その一年後、ドイツはポーランドに侵攻した。さすがのチェンバレンも、やっと、ヒトラーの野望に気づいた。ヒトラーの望みは、「生存権の拡大」、つまり、「ヨーロッパの征服」にあったのだ。こうして、第二次世界大戦が始まったのである。
イギリスのチェンバレンは、立派なひげを生やした紳士だったが、外交官でも、首相でも、指導者でもなかった。戦争を避けたい一心で、愚かな妥協を受け入れたのである。未来を見通す力、問題解決能力、胆力、何一つ備わっていなかった。
そして、このチェンバレンの外交ミスが、ドイツに領土と時間を与え、さらに、「侵略しても、イギリスは何もできない腰抜け」とヒトラーに思わせたのである。その結果起こったのが、第二次世界大戦だった。
与えられた強大な権限、後世に与えた影響を考慮すれば、チェンバレンの妥協は、万死に値する。政治家というものは、それくらいの”責任”と”覚悟”をもってやるべきなのだ。明治維新の政治家をみれば、それがヒシヒシと伝わってくる。

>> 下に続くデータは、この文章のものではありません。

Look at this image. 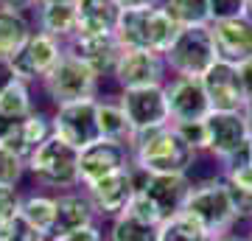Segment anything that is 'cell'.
<instances>
[{
	"instance_id": "obj_6",
	"label": "cell",
	"mask_w": 252,
	"mask_h": 241,
	"mask_svg": "<svg viewBox=\"0 0 252 241\" xmlns=\"http://www.w3.org/2000/svg\"><path fill=\"white\" fill-rule=\"evenodd\" d=\"M219 56H216V45H213L210 26L180 28L177 36H174L171 48L165 51V65L177 76H193V79H202L205 70Z\"/></svg>"
},
{
	"instance_id": "obj_37",
	"label": "cell",
	"mask_w": 252,
	"mask_h": 241,
	"mask_svg": "<svg viewBox=\"0 0 252 241\" xmlns=\"http://www.w3.org/2000/svg\"><path fill=\"white\" fill-rule=\"evenodd\" d=\"M20 213V194L14 188H0V224Z\"/></svg>"
},
{
	"instance_id": "obj_33",
	"label": "cell",
	"mask_w": 252,
	"mask_h": 241,
	"mask_svg": "<svg viewBox=\"0 0 252 241\" xmlns=\"http://www.w3.org/2000/svg\"><path fill=\"white\" fill-rule=\"evenodd\" d=\"M126 213L140 219V222H146V224H157V227L162 224L157 207L152 205V199L146 197L143 191H135V197H132V202H129V207H126Z\"/></svg>"
},
{
	"instance_id": "obj_30",
	"label": "cell",
	"mask_w": 252,
	"mask_h": 241,
	"mask_svg": "<svg viewBox=\"0 0 252 241\" xmlns=\"http://www.w3.org/2000/svg\"><path fill=\"white\" fill-rule=\"evenodd\" d=\"M0 241H51V239H45L34 224H28L20 213H14L11 219L0 224Z\"/></svg>"
},
{
	"instance_id": "obj_3",
	"label": "cell",
	"mask_w": 252,
	"mask_h": 241,
	"mask_svg": "<svg viewBox=\"0 0 252 241\" xmlns=\"http://www.w3.org/2000/svg\"><path fill=\"white\" fill-rule=\"evenodd\" d=\"M207 126V154H213L221 169L241 166L250 160V124L241 112H227V109H210L205 118Z\"/></svg>"
},
{
	"instance_id": "obj_28",
	"label": "cell",
	"mask_w": 252,
	"mask_h": 241,
	"mask_svg": "<svg viewBox=\"0 0 252 241\" xmlns=\"http://www.w3.org/2000/svg\"><path fill=\"white\" fill-rule=\"evenodd\" d=\"M31 112H34V101H31L28 81L17 79L14 84H9V87L3 90V96H0V115L11 118V121H23Z\"/></svg>"
},
{
	"instance_id": "obj_42",
	"label": "cell",
	"mask_w": 252,
	"mask_h": 241,
	"mask_svg": "<svg viewBox=\"0 0 252 241\" xmlns=\"http://www.w3.org/2000/svg\"><path fill=\"white\" fill-rule=\"evenodd\" d=\"M124 9H132V6H149V3H160V0H118Z\"/></svg>"
},
{
	"instance_id": "obj_8",
	"label": "cell",
	"mask_w": 252,
	"mask_h": 241,
	"mask_svg": "<svg viewBox=\"0 0 252 241\" xmlns=\"http://www.w3.org/2000/svg\"><path fill=\"white\" fill-rule=\"evenodd\" d=\"M121 107H124V112H126V121H129L132 135L152 132V129H160V126L171 124L165 84L121 90ZM132 135H129V138H132Z\"/></svg>"
},
{
	"instance_id": "obj_43",
	"label": "cell",
	"mask_w": 252,
	"mask_h": 241,
	"mask_svg": "<svg viewBox=\"0 0 252 241\" xmlns=\"http://www.w3.org/2000/svg\"><path fill=\"white\" fill-rule=\"evenodd\" d=\"M244 118H247L250 132H252V96H247V104H244Z\"/></svg>"
},
{
	"instance_id": "obj_41",
	"label": "cell",
	"mask_w": 252,
	"mask_h": 241,
	"mask_svg": "<svg viewBox=\"0 0 252 241\" xmlns=\"http://www.w3.org/2000/svg\"><path fill=\"white\" fill-rule=\"evenodd\" d=\"M14 124H17V121H11V118L0 115V143H3L6 138H9V132L14 129Z\"/></svg>"
},
{
	"instance_id": "obj_22",
	"label": "cell",
	"mask_w": 252,
	"mask_h": 241,
	"mask_svg": "<svg viewBox=\"0 0 252 241\" xmlns=\"http://www.w3.org/2000/svg\"><path fill=\"white\" fill-rule=\"evenodd\" d=\"M39 26L59 42H70L79 34V9L76 3H48L39 9Z\"/></svg>"
},
{
	"instance_id": "obj_46",
	"label": "cell",
	"mask_w": 252,
	"mask_h": 241,
	"mask_svg": "<svg viewBox=\"0 0 252 241\" xmlns=\"http://www.w3.org/2000/svg\"><path fill=\"white\" fill-rule=\"evenodd\" d=\"M202 241H221V236H213V233H207V236H205Z\"/></svg>"
},
{
	"instance_id": "obj_32",
	"label": "cell",
	"mask_w": 252,
	"mask_h": 241,
	"mask_svg": "<svg viewBox=\"0 0 252 241\" xmlns=\"http://www.w3.org/2000/svg\"><path fill=\"white\" fill-rule=\"evenodd\" d=\"M174 129L182 135V140L188 143L190 149L207 152V126H205V121H182V124H174Z\"/></svg>"
},
{
	"instance_id": "obj_36",
	"label": "cell",
	"mask_w": 252,
	"mask_h": 241,
	"mask_svg": "<svg viewBox=\"0 0 252 241\" xmlns=\"http://www.w3.org/2000/svg\"><path fill=\"white\" fill-rule=\"evenodd\" d=\"M51 241H104V233L95 227V224H87V227H79V230H67L54 236Z\"/></svg>"
},
{
	"instance_id": "obj_27",
	"label": "cell",
	"mask_w": 252,
	"mask_h": 241,
	"mask_svg": "<svg viewBox=\"0 0 252 241\" xmlns=\"http://www.w3.org/2000/svg\"><path fill=\"white\" fill-rule=\"evenodd\" d=\"M109 241H160V227L146 224L129 213H121L118 219H112Z\"/></svg>"
},
{
	"instance_id": "obj_20",
	"label": "cell",
	"mask_w": 252,
	"mask_h": 241,
	"mask_svg": "<svg viewBox=\"0 0 252 241\" xmlns=\"http://www.w3.org/2000/svg\"><path fill=\"white\" fill-rule=\"evenodd\" d=\"M79 34H115L124 6L118 0H79Z\"/></svg>"
},
{
	"instance_id": "obj_18",
	"label": "cell",
	"mask_w": 252,
	"mask_h": 241,
	"mask_svg": "<svg viewBox=\"0 0 252 241\" xmlns=\"http://www.w3.org/2000/svg\"><path fill=\"white\" fill-rule=\"evenodd\" d=\"M210 34L216 45V56L221 62L241 65L252 56V20L235 17V20H219L210 23Z\"/></svg>"
},
{
	"instance_id": "obj_21",
	"label": "cell",
	"mask_w": 252,
	"mask_h": 241,
	"mask_svg": "<svg viewBox=\"0 0 252 241\" xmlns=\"http://www.w3.org/2000/svg\"><path fill=\"white\" fill-rule=\"evenodd\" d=\"M95 207L84 191H67L56 197V236L67 230H79L87 224H95Z\"/></svg>"
},
{
	"instance_id": "obj_12",
	"label": "cell",
	"mask_w": 252,
	"mask_h": 241,
	"mask_svg": "<svg viewBox=\"0 0 252 241\" xmlns=\"http://www.w3.org/2000/svg\"><path fill=\"white\" fill-rule=\"evenodd\" d=\"M135 191H137L135 166L121 169L115 174H107V177L84 185V194L90 197L95 213L107 216V219H118L121 213H126V207H129V202L135 197Z\"/></svg>"
},
{
	"instance_id": "obj_16",
	"label": "cell",
	"mask_w": 252,
	"mask_h": 241,
	"mask_svg": "<svg viewBox=\"0 0 252 241\" xmlns=\"http://www.w3.org/2000/svg\"><path fill=\"white\" fill-rule=\"evenodd\" d=\"M165 96H168L171 124L205 121V118L210 115V109H213L202 79H193V76H177L171 84H165Z\"/></svg>"
},
{
	"instance_id": "obj_38",
	"label": "cell",
	"mask_w": 252,
	"mask_h": 241,
	"mask_svg": "<svg viewBox=\"0 0 252 241\" xmlns=\"http://www.w3.org/2000/svg\"><path fill=\"white\" fill-rule=\"evenodd\" d=\"M14 81H17V73L11 68V59H3V56H0V96H3V90L9 87V84H14Z\"/></svg>"
},
{
	"instance_id": "obj_35",
	"label": "cell",
	"mask_w": 252,
	"mask_h": 241,
	"mask_svg": "<svg viewBox=\"0 0 252 241\" xmlns=\"http://www.w3.org/2000/svg\"><path fill=\"white\" fill-rule=\"evenodd\" d=\"M224 182L230 191H241V194H252V163H241V166H230L224 169Z\"/></svg>"
},
{
	"instance_id": "obj_48",
	"label": "cell",
	"mask_w": 252,
	"mask_h": 241,
	"mask_svg": "<svg viewBox=\"0 0 252 241\" xmlns=\"http://www.w3.org/2000/svg\"><path fill=\"white\" fill-rule=\"evenodd\" d=\"M250 163H252V140H250Z\"/></svg>"
},
{
	"instance_id": "obj_31",
	"label": "cell",
	"mask_w": 252,
	"mask_h": 241,
	"mask_svg": "<svg viewBox=\"0 0 252 241\" xmlns=\"http://www.w3.org/2000/svg\"><path fill=\"white\" fill-rule=\"evenodd\" d=\"M26 171V160L0 143V188H14Z\"/></svg>"
},
{
	"instance_id": "obj_5",
	"label": "cell",
	"mask_w": 252,
	"mask_h": 241,
	"mask_svg": "<svg viewBox=\"0 0 252 241\" xmlns=\"http://www.w3.org/2000/svg\"><path fill=\"white\" fill-rule=\"evenodd\" d=\"M182 210L190 213L207 233H213V236L233 233L235 222H238L233 199H230V191L224 185V177H216V179H207V182L193 185Z\"/></svg>"
},
{
	"instance_id": "obj_4",
	"label": "cell",
	"mask_w": 252,
	"mask_h": 241,
	"mask_svg": "<svg viewBox=\"0 0 252 241\" xmlns=\"http://www.w3.org/2000/svg\"><path fill=\"white\" fill-rule=\"evenodd\" d=\"M79 149L51 135L26 157V169L42 185L51 188H76L79 185Z\"/></svg>"
},
{
	"instance_id": "obj_11",
	"label": "cell",
	"mask_w": 252,
	"mask_h": 241,
	"mask_svg": "<svg viewBox=\"0 0 252 241\" xmlns=\"http://www.w3.org/2000/svg\"><path fill=\"white\" fill-rule=\"evenodd\" d=\"M135 177L137 191H143L152 199V205L157 207L162 222L182 213V207L190 197V188H193L188 174H146V171L135 169Z\"/></svg>"
},
{
	"instance_id": "obj_40",
	"label": "cell",
	"mask_w": 252,
	"mask_h": 241,
	"mask_svg": "<svg viewBox=\"0 0 252 241\" xmlns=\"http://www.w3.org/2000/svg\"><path fill=\"white\" fill-rule=\"evenodd\" d=\"M36 0H0V9H9V11H26L31 9Z\"/></svg>"
},
{
	"instance_id": "obj_17",
	"label": "cell",
	"mask_w": 252,
	"mask_h": 241,
	"mask_svg": "<svg viewBox=\"0 0 252 241\" xmlns=\"http://www.w3.org/2000/svg\"><path fill=\"white\" fill-rule=\"evenodd\" d=\"M165 56L152 54V51H129L124 48L121 62L115 68V76L121 90L129 87H152V84H165Z\"/></svg>"
},
{
	"instance_id": "obj_34",
	"label": "cell",
	"mask_w": 252,
	"mask_h": 241,
	"mask_svg": "<svg viewBox=\"0 0 252 241\" xmlns=\"http://www.w3.org/2000/svg\"><path fill=\"white\" fill-rule=\"evenodd\" d=\"M207 3H210V23L247 17V0H207Z\"/></svg>"
},
{
	"instance_id": "obj_15",
	"label": "cell",
	"mask_w": 252,
	"mask_h": 241,
	"mask_svg": "<svg viewBox=\"0 0 252 241\" xmlns=\"http://www.w3.org/2000/svg\"><path fill=\"white\" fill-rule=\"evenodd\" d=\"M202 84H205V93H207L213 109L241 112L244 104H247V93H244L241 76H238V65H230V62L216 59V62L205 70Z\"/></svg>"
},
{
	"instance_id": "obj_47",
	"label": "cell",
	"mask_w": 252,
	"mask_h": 241,
	"mask_svg": "<svg viewBox=\"0 0 252 241\" xmlns=\"http://www.w3.org/2000/svg\"><path fill=\"white\" fill-rule=\"evenodd\" d=\"M247 17L252 20V0H247Z\"/></svg>"
},
{
	"instance_id": "obj_1",
	"label": "cell",
	"mask_w": 252,
	"mask_h": 241,
	"mask_svg": "<svg viewBox=\"0 0 252 241\" xmlns=\"http://www.w3.org/2000/svg\"><path fill=\"white\" fill-rule=\"evenodd\" d=\"M126 146L132 154V166L146 174H188L199 154L196 149H190L182 140V135L174 129V124L132 135Z\"/></svg>"
},
{
	"instance_id": "obj_24",
	"label": "cell",
	"mask_w": 252,
	"mask_h": 241,
	"mask_svg": "<svg viewBox=\"0 0 252 241\" xmlns=\"http://www.w3.org/2000/svg\"><path fill=\"white\" fill-rule=\"evenodd\" d=\"M34 34L23 11L0 9V56L11 59L20 48L28 42V36Z\"/></svg>"
},
{
	"instance_id": "obj_44",
	"label": "cell",
	"mask_w": 252,
	"mask_h": 241,
	"mask_svg": "<svg viewBox=\"0 0 252 241\" xmlns=\"http://www.w3.org/2000/svg\"><path fill=\"white\" fill-rule=\"evenodd\" d=\"M221 241H252V239H247V236H235V233H227V236H221Z\"/></svg>"
},
{
	"instance_id": "obj_19",
	"label": "cell",
	"mask_w": 252,
	"mask_h": 241,
	"mask_svg": "<svg viewBox=\"0 0 252 241\" xmlns=\"http://www.w3.org/2000/svg\"><path fill=\"white\" fill-rule=\"evenodd\" d=\"M51 135H54V124H51V118H48L45 112L34 109L31 115H26L23 121L14 124V129H11L9 138L3 140V146L11 149L14 154H20V157L26 160L28 154L34 152L45 138H51Z\"/></svg>"
},
{
	"instance_id": "obj_23",
	"label": "cell",
	"mask_w": 252,
	"mask_h": 241,
	"mask_svg": "<svg viewBox=\"0 0 252 241\" xmlns=\"http://www.w3.org/2000/svg\"><path fill=\"white\" fill-rule=\"evenodd\" d=\"M20 216L28 224H34L45 239H54L56 236V197L31 194V197L20 199Z\"/></svg>"
},
{
	"instance_id": "obj_2",
	"label": "cell",
	"mask_w": 252,
	"mask_h": 241,
	"mask_svg": "<svg viewBox=\"0 0 252 241\" xmlns=\"http://www.w3.org/2000/svg\"><path fill=\"white\" fill-rule=\"evenodd\" d=\"M177 31L180 28L165 14L162 3H149V6H132L121 11L115 36L129 51H152L165 56Z\"/></svg>"
},
{
	"instance_id": "obj_7",
	"label": "cell",
	"mask_w": 252,
	"mask_h": 241,
	"mask_svg": "<svg viewBox=\"0 0 252 241\" xmlns=\"http://www.w3.org/2000/svg\"><path fill=\"white\" fill-rule=\"evenodd\" d=\"M42 84H45V93L51 96L56 107L84 101V99H95V93H98V76L67 51L59 59V65L42 79Z\"/></svg>"
},
{
	"instance_id": "obj_13",
	"label": "cell",
	"mask_w": 252,
	"mask_h": 241,
	"mask_svg": "<svg viewBox=\"0 0 252 241\" xmlns=\"http://www.w3.org/2000/svg\"><path fill=\"white\" fill-rule=\"evenodd\" d=\"M64 51L87 65L95 76H112L121 62L124 45L115 34H76L70 42H64Z\"/></svg>"
},
{
	"instance_id": "obj_10",
	"label": "cell",
	"mask_w": 252,
	"mask_h": 241,
	"mask_svg": "<svg viewBox=\"0 0 252 241\" xmlns=\"http://www.w3.org/2000/svg\"><path fill=\"white\" fill-rule=\"evenodd\" d=\"M64 56V42H59L56 36L36 31L28 36V42L11 56V68L17 73V79L23 81H42L48 73L54 70L59 59Z\"/></svg>"
},
{
	"instance_id": "obj_39",
	"label": "cell",
	"mask_w": 252,
	"mask_h": 241,
	"mask_svg": "<svg viewBox=\"0 0 252 241\" xmlns=\"http://www.w3.org/2000/svg\"><path fill=\"white\" fill-rule=\"evenodd\" d=\"M238 76H241L244 93H247V96H252V56H250V59H244V62L238 65Z\"/></svg>"
},
{
	"instance_id": "obj_29",
	"label": "cell",
	"mask_w": 252,
	"mask_h": 241,
	"mask_svg": "<svg viewBox=\"0 0 252 241\" xmlns=\"http://www.w3.org/2000/svg\"><path fill=\"white\" fill-rule=\"evenodd\" d=\"M207 230L190 213H177L160 224V241H202Z\"/></svg>"
},
{
	"instance_id": "obj_25",
	"label": "cell",
	"mask_w": 252,
	"mask_h": 241,
	"mask_svg": "<svg viewBox=\"0 0 252 241\" xmlns=\"http://www.w3.org/2000/svg\"><path fill=\"white\" fill-rule=\"evenodd\" d=\"M162 9L177 23V28L210 26V3L207 0H162Z\"/></svg>"
},
{
	"instance_id": "obj_9",
	"label": "cell",
	"mask_w": 252,
	"mask_h": 241,
	"mask_svg": "<svg viewBox=\"0 0 252 241\" xmlns=\"http://www.w3.org/2000/svg\"><path fill=\"white\" fill-rule=\"evenodd\" d=\"M54 135H59L62 140H67L76 149H87L90 143L101 140L98 132V99H84L73 101V104H62L56 107L54 118Z\"/></svg>"
},
{
	"instance_id": "obj_45",
	"label": "cell",
	"mask_w": 252,
	"mask_h": 241,
	"mask_svg": "<svg viewBox=\"0 0 252 241\" xmlns=\"http://www.w3.org/2000/svg\"><path fill=\"white\" fill-rule=\"evenodd\" d=\"M39 6H48V3H79V0H36Z\"/></svg>"
},
{
	"instance_id": "obj_14",
	"label": "cell",
	"mask_w": 252,
	"mask_h": 241,
	"mask_svg": "<svg viewBox=\"0 0 252 241\" xmlns=\"http://www.w3.org/2000/svg\"><path fill=\"white\" fill-rule=\"evenodd\" d=\"M132 166V154H129V146L121 140H101L90 143L87 149H81L79 154V182L81 185H90L95 179L107 177V174H115L121 169H129Z\"/></svg>"
},
{
	"instance_id": "obj_26",
	"label": "cell",
	"mask_w": 252,
	"mask_h": 241,
	"mask_svg": "<svg viewBox=\"0 0 252 241\" xmlns=\"http://www.w3.org/2000/svg\"><path fill=\"white\" fill-rule=\"evenodd\" d=\"M98 132L107 140L129 143L132 129H129V121H126L121 101H98Z\"/></svg>"
}]
</instances>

第二次世界大戦が始まると、イギリスでは、チャーチルが首相になった。早くから、ヒトラーの野心を見抜いていた人物である。チャーチルの指導のもと、イギリスはジョンブル魂を発揮、ドイツ空軍の猛爆撃にも屈しなかった。そして、最終的に、勝利を勝ち取ったのである。
イギリス人は賢い。もし、チェンバレンが首相だったら、イギリスはドイツに降伏していただろう。外交は、行き着くところチキンレース。土壇場で物を言うのは、教養でも知識でもない、「胆力」である。
さて、ひるがえって、日本と中国。今回の尖閣諸島沖の衝突事件で、日本人は、中国の方が悪いと思っているだろう。なんて理不尽なことをする国なのだと。だが、それは的が外れている。
地球には、有史以来、覇者の大原則がある。1.「生存権(領土)の拡大」を目指す。2.闘う気力のない国、弱い国は、外交で脅す。3.外交がダメなら、武力制圧(戦争)する。
ミュンヘン会談から第二次世界大戦への道筋、今回の「尖閣諸島沖の中国漁船衝突」の経緯も、この大原則に従っている。そして、重要なのは、どこの国でも、大体こういう考え方をしている、ということだ。そもそも、明治維新以後、日本は何をやったか?富国強兵をかかげ、勝ち目のない大国ロシアに挑み、勝利した。その後も大東亜共栄圏をめざし、ひた走った。その結果はどうだったか?不幸だった?そうかもしれない。だけど、そんなことにはお構いなく、「生存権の拡大」を狙う国は必ず存在する。
中国もしかり。日本みたいな気力も胆力もない国はなめてかかろう、ガンガン行こうぜ、は歴史の必然なのである。だからこそ、人も国家も力を持たなければならない。日本は、そういう現実を忘れている。
その象徴が、日本の現政権だ。何かと言えば「議論、議論」とはしゃぐ、サラリーマン議員、目をおおいたくなるような素人外交、市民運動出身がウリで、目がウツロな首相。あげく、外交戦略は、アメリカと中国の属国?
これで本当にいいのだろうか?
その昔、極東の小国ながら、強大な欧米帝国に挑んだ心意気を思いおこすべきだ。日本を守ってくれるのは、日本だけなのだから。